** START OF Material **
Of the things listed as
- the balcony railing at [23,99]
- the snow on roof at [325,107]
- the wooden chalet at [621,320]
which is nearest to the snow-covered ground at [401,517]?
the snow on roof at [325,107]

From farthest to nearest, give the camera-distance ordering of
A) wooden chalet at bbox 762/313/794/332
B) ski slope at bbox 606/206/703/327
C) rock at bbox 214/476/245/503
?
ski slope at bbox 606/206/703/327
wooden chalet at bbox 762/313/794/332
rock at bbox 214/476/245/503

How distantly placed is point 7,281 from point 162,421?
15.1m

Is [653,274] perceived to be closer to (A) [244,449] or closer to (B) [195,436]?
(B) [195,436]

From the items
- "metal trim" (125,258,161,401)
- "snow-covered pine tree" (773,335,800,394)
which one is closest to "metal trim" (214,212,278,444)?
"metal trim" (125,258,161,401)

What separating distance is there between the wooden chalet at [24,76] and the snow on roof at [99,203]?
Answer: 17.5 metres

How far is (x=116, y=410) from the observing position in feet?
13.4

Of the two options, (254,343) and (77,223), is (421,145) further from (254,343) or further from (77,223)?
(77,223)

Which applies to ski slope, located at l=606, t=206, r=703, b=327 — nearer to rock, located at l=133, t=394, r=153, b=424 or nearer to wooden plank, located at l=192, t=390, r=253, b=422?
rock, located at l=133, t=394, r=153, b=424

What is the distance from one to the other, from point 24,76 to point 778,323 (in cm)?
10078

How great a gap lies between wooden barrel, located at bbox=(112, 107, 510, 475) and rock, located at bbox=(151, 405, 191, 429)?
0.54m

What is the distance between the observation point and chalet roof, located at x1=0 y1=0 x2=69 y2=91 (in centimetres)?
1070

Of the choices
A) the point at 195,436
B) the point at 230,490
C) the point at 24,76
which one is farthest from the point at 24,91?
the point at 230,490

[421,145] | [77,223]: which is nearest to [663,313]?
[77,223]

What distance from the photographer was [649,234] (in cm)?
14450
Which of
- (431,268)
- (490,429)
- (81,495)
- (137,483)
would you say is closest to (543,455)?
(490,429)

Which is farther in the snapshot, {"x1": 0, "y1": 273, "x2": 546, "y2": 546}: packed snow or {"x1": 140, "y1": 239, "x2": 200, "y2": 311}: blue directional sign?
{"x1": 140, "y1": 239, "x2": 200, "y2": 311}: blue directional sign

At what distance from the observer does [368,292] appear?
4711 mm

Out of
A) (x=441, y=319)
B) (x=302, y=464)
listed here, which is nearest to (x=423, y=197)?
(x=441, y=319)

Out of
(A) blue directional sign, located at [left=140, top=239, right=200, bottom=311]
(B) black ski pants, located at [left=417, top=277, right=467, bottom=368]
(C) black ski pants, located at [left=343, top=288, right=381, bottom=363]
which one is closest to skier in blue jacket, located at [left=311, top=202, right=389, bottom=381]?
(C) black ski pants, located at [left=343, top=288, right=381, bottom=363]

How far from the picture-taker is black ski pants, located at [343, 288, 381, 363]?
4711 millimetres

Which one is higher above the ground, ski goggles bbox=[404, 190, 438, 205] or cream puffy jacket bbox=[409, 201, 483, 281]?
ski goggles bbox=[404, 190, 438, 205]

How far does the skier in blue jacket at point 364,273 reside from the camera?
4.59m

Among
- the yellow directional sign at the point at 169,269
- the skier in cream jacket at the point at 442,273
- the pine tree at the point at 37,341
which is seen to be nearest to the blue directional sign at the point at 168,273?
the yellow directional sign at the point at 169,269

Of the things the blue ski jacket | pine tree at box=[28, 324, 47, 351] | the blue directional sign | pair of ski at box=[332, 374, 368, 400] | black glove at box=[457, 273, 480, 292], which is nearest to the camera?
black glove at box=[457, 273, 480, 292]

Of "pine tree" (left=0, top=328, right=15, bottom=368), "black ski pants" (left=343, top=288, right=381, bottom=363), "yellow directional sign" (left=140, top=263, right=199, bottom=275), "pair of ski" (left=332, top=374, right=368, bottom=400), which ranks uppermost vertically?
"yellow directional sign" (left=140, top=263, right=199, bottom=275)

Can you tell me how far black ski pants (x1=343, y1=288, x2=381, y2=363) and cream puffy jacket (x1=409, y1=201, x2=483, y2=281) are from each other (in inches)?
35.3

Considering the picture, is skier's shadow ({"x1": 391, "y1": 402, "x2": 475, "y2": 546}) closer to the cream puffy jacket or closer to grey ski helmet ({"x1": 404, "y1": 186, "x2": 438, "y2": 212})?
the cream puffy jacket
** END OF Material **
Could you quote, exactly as they appear, the line containing "Of the things the" and every line after it to the end of the records above?

Response =>
Of the things the blue ski jacket | pine tree at box=[28, 324, 47, 351] | the blue directional sign | pair of ski at box=[332, 374, 368, 400] | black glove at box=[457, 273, 480, 292], which is nearest to the camera?
black glove at box=[457, 273, 480, 292]

Of "pine tree" (left=0, top=328, right=15, bottom=368), "black ski pants" (left=343, top=288, right=381, bottom=363), "yellow directional sign" (left=140, top=263, right=199, bottom=275), "pair of ski" (left=332, top=374, right=368, bottom=400), which ranks uppermost vertically?
"yellow directional sign" (left=140, top=263, right=199, bottom=275)

Can you tell me how far black ski pants (x1=343, y1=288, x2=381, y2=363) and cream puffy jacket (x1=409, y1=201, x2=483, y2=281) are from each other (in inches)?
35.3

Considering the picture, is skier's shadow ({"x1": 391, "y1": 402, "x2": 475, "y2": 546}) closer to the cream puffy jacket or closer to grey ski helmet ({"x1": 404, "y1": 186, "x2": 438, "y2": 212})?
the cream puffy jacket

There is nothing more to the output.